*What you need to do:* Pull every line containing "latrans" out of the material below.
──────
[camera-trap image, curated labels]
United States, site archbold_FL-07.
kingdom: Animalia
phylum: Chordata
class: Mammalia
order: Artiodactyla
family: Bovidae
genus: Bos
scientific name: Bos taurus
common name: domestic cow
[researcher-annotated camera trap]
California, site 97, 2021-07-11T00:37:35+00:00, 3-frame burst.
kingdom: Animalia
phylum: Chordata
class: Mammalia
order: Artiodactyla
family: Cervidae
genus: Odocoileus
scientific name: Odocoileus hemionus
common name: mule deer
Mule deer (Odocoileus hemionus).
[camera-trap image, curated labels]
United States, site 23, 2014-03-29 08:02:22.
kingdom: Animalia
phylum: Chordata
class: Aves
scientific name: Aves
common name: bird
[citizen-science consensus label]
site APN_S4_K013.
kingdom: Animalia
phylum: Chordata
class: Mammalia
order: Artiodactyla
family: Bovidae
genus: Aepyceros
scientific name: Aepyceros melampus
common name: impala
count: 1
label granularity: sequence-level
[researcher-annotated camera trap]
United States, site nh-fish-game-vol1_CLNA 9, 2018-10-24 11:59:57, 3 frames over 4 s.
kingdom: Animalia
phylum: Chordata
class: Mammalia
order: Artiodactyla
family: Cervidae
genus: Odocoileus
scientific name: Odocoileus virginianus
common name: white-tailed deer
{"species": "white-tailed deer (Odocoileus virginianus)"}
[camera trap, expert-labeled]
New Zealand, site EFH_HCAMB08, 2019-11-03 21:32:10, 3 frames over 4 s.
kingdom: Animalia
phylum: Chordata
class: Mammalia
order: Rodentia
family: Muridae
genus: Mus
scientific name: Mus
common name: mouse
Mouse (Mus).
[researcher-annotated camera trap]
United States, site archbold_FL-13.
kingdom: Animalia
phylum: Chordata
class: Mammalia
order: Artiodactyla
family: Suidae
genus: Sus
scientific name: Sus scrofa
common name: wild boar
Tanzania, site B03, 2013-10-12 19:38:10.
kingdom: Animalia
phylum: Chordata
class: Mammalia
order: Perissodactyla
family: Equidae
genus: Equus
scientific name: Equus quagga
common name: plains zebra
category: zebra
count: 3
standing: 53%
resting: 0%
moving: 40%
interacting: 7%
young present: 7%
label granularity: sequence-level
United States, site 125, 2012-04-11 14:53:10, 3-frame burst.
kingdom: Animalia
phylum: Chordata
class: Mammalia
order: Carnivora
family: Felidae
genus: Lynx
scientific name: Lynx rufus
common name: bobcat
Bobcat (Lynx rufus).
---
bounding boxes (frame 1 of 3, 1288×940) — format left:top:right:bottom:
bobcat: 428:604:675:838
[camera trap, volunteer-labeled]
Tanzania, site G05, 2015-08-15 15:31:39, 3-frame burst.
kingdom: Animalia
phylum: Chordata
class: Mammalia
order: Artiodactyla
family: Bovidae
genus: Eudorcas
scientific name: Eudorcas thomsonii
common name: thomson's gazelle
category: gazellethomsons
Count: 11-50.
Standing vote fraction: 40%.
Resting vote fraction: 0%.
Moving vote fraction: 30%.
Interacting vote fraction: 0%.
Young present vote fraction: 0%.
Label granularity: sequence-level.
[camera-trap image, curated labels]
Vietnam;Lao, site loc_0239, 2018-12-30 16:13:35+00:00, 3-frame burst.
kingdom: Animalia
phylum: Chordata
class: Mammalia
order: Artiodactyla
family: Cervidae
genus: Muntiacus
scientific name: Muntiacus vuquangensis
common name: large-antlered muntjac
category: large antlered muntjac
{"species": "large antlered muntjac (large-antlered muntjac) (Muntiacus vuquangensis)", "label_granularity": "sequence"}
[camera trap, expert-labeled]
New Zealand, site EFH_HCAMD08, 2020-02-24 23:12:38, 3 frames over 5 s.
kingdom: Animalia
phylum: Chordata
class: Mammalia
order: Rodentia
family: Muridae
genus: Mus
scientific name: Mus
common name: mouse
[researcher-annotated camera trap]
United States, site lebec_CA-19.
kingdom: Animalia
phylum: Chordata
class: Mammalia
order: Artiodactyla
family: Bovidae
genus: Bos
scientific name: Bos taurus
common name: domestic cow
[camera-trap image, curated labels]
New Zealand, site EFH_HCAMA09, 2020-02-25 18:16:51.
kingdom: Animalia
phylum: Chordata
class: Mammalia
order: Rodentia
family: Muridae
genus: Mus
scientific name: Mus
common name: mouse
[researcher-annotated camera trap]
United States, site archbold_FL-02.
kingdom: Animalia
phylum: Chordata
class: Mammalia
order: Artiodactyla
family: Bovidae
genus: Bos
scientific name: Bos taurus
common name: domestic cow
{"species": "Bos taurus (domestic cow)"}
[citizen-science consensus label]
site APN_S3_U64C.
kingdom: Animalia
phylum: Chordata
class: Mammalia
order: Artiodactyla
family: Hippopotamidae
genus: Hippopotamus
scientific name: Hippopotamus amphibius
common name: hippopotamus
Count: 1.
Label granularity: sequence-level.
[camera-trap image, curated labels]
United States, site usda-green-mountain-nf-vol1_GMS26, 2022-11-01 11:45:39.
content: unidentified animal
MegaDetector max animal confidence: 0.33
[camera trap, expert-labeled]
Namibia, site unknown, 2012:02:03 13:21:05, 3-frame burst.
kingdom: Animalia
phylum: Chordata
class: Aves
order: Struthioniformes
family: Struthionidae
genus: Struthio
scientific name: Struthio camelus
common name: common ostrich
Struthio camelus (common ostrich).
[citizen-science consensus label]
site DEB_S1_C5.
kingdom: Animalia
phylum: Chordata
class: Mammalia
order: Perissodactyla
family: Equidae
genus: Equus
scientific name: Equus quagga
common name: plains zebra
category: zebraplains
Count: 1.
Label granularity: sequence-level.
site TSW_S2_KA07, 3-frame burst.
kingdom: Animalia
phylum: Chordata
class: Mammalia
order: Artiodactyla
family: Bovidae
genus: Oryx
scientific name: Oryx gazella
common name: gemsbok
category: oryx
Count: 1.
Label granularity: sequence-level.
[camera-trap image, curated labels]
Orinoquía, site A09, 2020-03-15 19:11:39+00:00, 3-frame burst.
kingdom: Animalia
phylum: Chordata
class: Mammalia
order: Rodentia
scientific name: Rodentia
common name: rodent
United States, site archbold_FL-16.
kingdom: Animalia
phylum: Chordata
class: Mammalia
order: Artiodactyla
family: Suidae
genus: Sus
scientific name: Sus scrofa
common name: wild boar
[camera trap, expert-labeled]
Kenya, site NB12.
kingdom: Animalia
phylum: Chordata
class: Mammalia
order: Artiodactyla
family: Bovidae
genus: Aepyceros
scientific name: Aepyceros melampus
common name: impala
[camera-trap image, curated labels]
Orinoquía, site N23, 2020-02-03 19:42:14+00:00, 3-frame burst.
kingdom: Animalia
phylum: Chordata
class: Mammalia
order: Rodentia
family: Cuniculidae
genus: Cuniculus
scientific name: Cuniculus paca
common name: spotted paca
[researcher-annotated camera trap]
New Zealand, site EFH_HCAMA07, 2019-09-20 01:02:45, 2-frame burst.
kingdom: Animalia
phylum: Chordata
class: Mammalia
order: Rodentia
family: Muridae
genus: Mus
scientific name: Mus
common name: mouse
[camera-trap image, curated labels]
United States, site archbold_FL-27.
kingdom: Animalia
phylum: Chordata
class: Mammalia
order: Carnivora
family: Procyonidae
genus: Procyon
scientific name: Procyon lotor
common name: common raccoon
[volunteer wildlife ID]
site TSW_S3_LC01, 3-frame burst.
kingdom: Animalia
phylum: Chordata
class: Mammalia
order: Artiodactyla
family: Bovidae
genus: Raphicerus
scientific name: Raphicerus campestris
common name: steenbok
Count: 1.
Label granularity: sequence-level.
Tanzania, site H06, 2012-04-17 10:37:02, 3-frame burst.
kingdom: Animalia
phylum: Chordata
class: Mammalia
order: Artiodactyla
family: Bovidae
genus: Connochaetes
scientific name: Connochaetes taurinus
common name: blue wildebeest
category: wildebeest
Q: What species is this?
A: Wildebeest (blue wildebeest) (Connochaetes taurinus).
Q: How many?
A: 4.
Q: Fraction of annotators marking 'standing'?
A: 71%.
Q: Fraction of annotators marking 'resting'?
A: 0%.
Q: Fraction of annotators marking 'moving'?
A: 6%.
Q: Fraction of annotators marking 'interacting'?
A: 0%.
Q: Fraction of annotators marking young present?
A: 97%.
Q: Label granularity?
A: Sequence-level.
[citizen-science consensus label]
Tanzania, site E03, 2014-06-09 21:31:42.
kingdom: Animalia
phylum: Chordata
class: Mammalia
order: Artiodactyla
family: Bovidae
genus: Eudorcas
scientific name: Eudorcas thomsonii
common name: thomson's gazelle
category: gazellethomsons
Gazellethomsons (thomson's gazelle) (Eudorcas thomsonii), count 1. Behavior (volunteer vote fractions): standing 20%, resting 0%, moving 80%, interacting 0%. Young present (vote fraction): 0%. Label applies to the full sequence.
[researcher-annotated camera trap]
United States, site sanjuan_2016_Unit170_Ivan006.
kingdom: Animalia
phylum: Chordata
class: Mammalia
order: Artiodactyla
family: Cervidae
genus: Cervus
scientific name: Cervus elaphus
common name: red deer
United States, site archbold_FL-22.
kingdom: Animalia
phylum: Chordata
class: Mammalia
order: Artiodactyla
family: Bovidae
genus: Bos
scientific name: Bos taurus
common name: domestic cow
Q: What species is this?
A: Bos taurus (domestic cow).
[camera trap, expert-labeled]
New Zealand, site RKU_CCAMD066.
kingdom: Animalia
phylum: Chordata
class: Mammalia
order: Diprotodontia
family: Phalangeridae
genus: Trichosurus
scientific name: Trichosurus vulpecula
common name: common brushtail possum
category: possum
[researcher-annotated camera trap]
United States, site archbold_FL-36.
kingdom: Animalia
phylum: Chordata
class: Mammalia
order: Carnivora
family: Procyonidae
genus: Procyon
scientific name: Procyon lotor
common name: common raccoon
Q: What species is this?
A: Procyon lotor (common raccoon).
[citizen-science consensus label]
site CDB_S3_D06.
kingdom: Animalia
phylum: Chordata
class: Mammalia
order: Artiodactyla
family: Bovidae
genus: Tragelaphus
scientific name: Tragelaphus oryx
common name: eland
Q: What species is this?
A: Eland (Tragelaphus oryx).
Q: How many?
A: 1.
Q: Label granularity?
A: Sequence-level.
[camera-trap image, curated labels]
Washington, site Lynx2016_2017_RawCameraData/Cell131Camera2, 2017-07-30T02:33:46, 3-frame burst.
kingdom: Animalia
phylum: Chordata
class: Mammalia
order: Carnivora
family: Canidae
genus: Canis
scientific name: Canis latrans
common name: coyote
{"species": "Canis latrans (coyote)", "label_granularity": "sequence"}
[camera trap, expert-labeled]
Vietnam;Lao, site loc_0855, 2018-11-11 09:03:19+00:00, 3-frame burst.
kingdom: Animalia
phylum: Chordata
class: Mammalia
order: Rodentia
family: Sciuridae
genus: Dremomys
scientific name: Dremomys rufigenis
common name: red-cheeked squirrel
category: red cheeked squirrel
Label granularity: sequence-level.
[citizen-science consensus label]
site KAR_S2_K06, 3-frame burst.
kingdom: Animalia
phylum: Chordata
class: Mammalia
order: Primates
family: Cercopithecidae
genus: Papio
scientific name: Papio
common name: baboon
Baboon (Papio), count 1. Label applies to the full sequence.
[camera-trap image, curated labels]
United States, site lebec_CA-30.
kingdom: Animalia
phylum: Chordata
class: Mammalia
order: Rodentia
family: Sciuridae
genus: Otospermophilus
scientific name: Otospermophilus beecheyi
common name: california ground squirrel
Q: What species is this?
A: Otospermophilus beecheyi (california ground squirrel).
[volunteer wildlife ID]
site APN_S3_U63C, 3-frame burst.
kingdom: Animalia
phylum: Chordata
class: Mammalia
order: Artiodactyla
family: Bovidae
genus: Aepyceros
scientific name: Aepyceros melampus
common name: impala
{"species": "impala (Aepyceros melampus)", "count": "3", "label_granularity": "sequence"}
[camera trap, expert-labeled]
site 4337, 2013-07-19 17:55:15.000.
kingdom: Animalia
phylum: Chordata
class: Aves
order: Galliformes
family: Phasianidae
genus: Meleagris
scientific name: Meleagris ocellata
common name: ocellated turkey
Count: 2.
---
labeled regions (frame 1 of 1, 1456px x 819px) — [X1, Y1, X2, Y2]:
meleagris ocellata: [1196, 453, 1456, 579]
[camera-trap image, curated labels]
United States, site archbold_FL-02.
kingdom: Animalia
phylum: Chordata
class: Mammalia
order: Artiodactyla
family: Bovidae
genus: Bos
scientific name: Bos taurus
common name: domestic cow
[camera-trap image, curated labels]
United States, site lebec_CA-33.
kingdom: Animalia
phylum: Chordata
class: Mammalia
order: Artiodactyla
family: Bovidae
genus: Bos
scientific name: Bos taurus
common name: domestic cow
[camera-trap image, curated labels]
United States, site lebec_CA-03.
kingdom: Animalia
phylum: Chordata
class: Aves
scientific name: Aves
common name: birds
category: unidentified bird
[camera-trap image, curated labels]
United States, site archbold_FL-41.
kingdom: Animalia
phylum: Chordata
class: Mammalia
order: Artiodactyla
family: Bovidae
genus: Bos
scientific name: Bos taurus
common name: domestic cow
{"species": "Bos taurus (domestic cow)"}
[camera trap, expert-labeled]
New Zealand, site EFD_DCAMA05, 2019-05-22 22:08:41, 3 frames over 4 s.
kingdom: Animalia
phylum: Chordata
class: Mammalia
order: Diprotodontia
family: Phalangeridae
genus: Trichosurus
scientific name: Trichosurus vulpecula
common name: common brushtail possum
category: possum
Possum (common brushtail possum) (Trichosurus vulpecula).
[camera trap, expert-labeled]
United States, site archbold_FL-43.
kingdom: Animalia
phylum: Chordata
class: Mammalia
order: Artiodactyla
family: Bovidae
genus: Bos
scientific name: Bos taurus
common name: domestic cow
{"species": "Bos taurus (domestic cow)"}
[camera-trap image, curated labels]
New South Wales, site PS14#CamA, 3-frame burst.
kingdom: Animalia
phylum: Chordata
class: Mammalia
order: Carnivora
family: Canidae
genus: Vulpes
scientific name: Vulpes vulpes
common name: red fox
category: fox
──────
*Expected answer:*
scientific name: Canis latrans
{"species": "Canis latrans (coyote)", "label_granularity": "sequence"}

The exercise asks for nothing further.